I’ve been avoiding this topic; not because I don’t have anything to say, rather I’m not sure how to say what I want to say. So maybe the best way to say this is to just speak from a sincere and open heart.
I’m struggling with my attitude and emotions.
I’m hurt, angry, and confused.
Last week, a huge announcement came forth from World Vision, informing the public that they would hire people who were legally married to a same-sex spouse. The entire internet erupted.
One side rejoiced at the seemingly landmark move. One side started boycotting in disdain over World Vision’s announcement.
And then things really got ugly. About 48 hours later, World Vision reversed it’s announcement, and apologized to the Christian community for their wrong doing. The policy to not hire people married to the same-sex went back into effect.
One side rejoiced at the news, once again claiming a victory. One side was furious, being once again dejected.
My reason for writing this post isn’t to debate gay marriage. In fact, my intension extends beyond gay marriage.

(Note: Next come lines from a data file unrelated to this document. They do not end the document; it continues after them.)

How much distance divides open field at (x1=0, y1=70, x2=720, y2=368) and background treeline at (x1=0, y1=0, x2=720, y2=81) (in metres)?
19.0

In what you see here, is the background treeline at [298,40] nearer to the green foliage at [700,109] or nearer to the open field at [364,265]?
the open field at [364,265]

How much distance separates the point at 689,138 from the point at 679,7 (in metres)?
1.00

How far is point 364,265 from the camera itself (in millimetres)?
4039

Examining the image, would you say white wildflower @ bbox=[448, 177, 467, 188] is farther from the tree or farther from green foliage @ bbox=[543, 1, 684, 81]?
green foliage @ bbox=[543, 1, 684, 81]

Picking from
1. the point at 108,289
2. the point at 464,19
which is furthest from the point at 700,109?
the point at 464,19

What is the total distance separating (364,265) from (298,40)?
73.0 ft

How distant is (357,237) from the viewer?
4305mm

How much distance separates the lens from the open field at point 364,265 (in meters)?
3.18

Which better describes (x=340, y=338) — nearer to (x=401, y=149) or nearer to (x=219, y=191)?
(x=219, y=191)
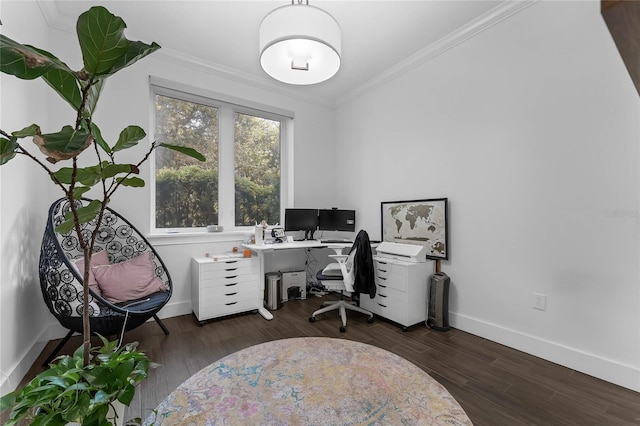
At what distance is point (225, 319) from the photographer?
10.2 ft

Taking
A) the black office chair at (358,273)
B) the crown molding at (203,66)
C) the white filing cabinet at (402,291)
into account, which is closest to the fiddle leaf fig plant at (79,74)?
the black office chair at (358,273)

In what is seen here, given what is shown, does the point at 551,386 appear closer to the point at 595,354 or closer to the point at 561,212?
the point at 595,354

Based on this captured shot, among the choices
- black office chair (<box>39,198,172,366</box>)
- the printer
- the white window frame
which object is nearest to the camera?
black office chair (<box>39,198,172,366</box>)

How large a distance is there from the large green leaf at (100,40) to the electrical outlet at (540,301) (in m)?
3.02

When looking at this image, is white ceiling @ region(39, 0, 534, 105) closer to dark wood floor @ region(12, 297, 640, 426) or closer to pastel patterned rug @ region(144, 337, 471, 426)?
pastel patterned rug @ region(144, 337, 471, 426)

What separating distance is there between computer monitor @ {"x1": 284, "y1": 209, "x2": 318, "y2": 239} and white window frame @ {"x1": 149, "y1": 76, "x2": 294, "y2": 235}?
0.34 meters

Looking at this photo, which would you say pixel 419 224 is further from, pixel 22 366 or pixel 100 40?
pixel 22 366

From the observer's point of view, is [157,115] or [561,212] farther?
[157,115]

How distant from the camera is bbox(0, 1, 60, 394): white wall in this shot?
1.80 meters

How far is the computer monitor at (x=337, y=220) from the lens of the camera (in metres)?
4.00

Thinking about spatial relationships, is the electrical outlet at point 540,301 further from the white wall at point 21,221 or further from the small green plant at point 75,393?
the white wall at point 21,221

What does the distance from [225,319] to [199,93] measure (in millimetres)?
2645

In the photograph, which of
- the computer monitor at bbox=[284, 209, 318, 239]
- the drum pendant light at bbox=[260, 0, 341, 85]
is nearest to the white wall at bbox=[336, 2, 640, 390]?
the computer monitor at bbox=[284, 209, 318, 239]

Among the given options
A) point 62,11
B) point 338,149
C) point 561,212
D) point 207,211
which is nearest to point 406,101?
point 338,149
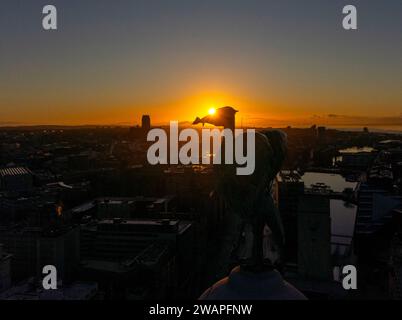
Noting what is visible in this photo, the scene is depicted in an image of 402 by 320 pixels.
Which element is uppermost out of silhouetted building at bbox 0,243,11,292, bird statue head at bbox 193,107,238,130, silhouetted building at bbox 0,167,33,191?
bird statue head at bbox 193,107,238,130

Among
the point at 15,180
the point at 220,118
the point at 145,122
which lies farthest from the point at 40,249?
the point at 145,122

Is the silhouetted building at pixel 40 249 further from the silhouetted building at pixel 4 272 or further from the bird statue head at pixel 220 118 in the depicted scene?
→ the bird statue head at pixel 220 118

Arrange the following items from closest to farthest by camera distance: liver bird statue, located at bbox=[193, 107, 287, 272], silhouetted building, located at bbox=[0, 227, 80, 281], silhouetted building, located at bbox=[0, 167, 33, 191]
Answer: liver bird statue, located at bbox=[193, 107, 287, 272], silhouetted building, located at bbox=[0, 227, 80, 281], silhouetted building, located at bbox=[0, 167, 33, 191]

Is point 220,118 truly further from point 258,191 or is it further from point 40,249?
point 40,249

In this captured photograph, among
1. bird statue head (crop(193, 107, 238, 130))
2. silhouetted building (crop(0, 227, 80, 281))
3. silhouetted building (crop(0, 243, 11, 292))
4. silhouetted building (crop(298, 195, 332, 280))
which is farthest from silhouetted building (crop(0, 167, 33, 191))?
bird statue head (crop(193, 107, 238, 130))

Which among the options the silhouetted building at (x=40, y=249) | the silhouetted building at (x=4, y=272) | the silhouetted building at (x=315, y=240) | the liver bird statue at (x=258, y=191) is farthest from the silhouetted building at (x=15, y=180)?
the liver bird statue at (x=258, y=191)

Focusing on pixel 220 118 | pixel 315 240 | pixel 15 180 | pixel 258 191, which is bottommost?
pixel 315 240

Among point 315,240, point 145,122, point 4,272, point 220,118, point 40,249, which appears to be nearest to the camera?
point 220,118

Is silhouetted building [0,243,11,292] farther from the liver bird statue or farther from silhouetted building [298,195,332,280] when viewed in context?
the liver bird statue

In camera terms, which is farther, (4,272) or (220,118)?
(4,272)

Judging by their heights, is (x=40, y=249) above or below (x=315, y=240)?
below

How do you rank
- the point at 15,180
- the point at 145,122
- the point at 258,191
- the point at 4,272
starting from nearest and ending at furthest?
the point at 258,191 < the point at 4,272 < the point at 15,180 < the point at 145,122
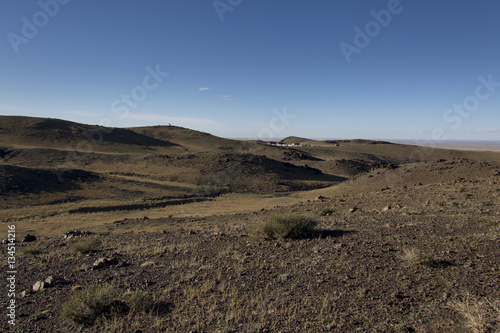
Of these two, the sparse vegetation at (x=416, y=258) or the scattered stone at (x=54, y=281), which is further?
the scattered stone at (x=54, y=281)

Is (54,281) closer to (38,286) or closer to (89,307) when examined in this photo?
(38,286)

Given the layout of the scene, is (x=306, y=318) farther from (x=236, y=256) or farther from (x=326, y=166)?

I love the Church. I’m a part of the Body of Christ. I believe in the Church, and I refuse to step away from it or give up on it. I know we can be better. I know we can love better. I know we can imitate Jesus better than we’ve been doing.
From all sides, what I saw of the Church last week deeply angered me. For a moment, I was ashamed to be a Christian. Where is the likeness of Christ in all of this, I thought. How are people experiencing the gospel and hope of Christ?
Once again, the value of a certain people group was reduced to a category of sin. We continue to forget, that while Jesus called out sin, He first and foremost saw the person before Him as a person He created, and intended to die for. Jesus moved towards us because of His deep love and rich mercy for us. He wasn’t repelled by our sin, nor did He demand total repentance and transformation before feeding and healing people. Christ saw people, their need for Him, and He acted out of compassion.
Being those who reflect His image and glory, shouldn’t we act in the same manner towards others, regardless of who they are and how they behave?
For the past week, I have been going over four particular verses:
2 Timothy 2:24-26 – And the Lord’s servant must not be quarrelsome but kind to everyone, able to teach, patiently enduring evil, correcting his opponents with gentleness. God may perhaps grant them repentance leading to a knowledge of the truth, and they may come to their senses and escape from the snare of the devil, after being captured by him to do his will.
1 Peter 3:15 – but in your hearts honor Christ the Lord as holy, always being prepared to make a defense to anyone who asks you for a reason for the hope that is in you; yet do it with gentleness and respect,
1 Timothy 1:15-16 – The saying is trustworthy and deserving of full acceptance, that Christ Jesus came into the world to save sinners, of whom I am the foremost. But I received mercy for this reason, that in me, as the foremost, Jesus Christ might display his perfect patience as an example to those who were to believe in him for eternal life.
Matthew 9:36-38 – When he saw the crowds, he had compassion for them, because they were harassed and helpless, like sheep without a shepherd. Then he said to his disciples, “The harvest is plentiful, but the laborers are few; therefore pray earnestly to the Lord of the harvest to send out laborers into his harvest.”
I sure this week that several hundred people walked away from Jesus, not because they didn’t want Him but because they didn’t want us. People saw a form of Jesus that repelled them, and they concluded, if this is what Christianity is, then count me out. I’ve said the same thing. I have friends and family members who say the same thing. The fact that people walk away from Christ, because of us, pains my heart. I seriously lose sleep over it sometimes.
I was listening to Christian radio today. Artist were singing songs about being the Body of Christ, and radically loving others, and shining our light for the world to see. Some of these songs are sung during Sunday mornings. And as I was listening, all this emotion came up. We seem to forget what we profess and who we understand Jesus to be when push comes to shove. We tend to still choose the mantra “us vs them,” instead of “us and Him.” And for some of us, this happens unintentionally, though there are those who are very intentional about putting up this divide. But why?
I’m a man who desires to humbly and honestly reflect Christ in all that I say, think, and do. I’m a man who desires my brothers and sisters in Christ to pursue the same character of Christ.
We’re struggling though. So, what are we going to do about it?